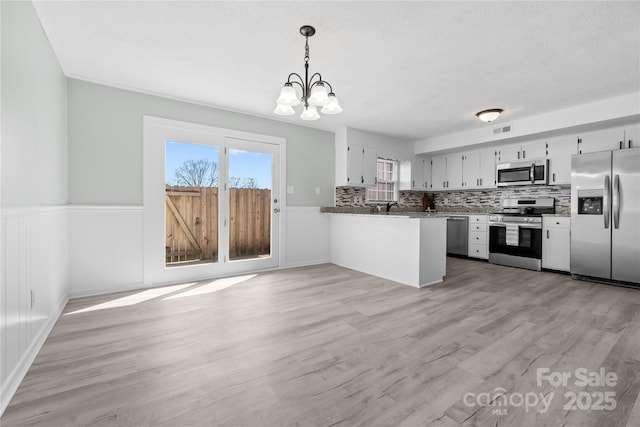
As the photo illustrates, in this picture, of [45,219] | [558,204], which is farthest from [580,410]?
[558,204]

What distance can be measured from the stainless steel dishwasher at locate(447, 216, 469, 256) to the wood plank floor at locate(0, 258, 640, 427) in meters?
2.42

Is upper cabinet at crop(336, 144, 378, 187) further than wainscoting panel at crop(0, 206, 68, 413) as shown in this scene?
Yes

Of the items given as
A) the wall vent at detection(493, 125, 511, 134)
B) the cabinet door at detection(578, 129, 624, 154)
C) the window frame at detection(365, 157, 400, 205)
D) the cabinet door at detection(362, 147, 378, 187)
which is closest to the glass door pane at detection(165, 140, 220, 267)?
the cabinet door at detection(362, 147, 378, 187)

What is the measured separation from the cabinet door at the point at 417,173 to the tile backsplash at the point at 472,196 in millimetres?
324

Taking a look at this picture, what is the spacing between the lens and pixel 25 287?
5.99 ft

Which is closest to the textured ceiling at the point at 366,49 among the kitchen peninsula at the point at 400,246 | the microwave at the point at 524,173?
the microwave at the point at 524,173

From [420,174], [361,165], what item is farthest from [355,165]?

• Set exercise: Give again the lines from the line holding "What distance can" through the close of the listing, both included, exactly as written and with nothing else.

• Full answer:
What distance can be measured from the stainless steel dishwasher at locate(447, 216, 469, 256) to the wood plank floor at locate(0, 258, 640, 427) in meters?
2.42

Is upper cabinet at crop(336, 144, 378, 187) further than wainscoting panel at crop(0, 206, 68, 413) as shown in this scene?
Yes

Of the items given as
A) the wall vent at detection(493, 125, 511, 134)
B) the cabinet door at detection(578, 129, 624, 154)
C) the window frame at detection(365, 157, 400, 205)
D) the cabinet door at detection(362, 147, 378, 187)
which is closest to the glass door pane at detection(165, 140, 220, 267)?
the cabinet door at detection(362, 147, 378, 187)

What is the measured separation from the cabinet door at the point at 417,173 to the tile backsplash at the point at 472,196 in millimetres?
324

Taking a look at this picture, what is the spacing between the lens and pixel 25 287?
5.99 ft

Which is closest to the textured ceiling at the point at 366,49 among the kitchen peninsula at the point at 400,246 | the microwave at the point at 524,173?
the microwave at the point at 524,173

From [420,174], [361,165], what item is farthest from [355,165]?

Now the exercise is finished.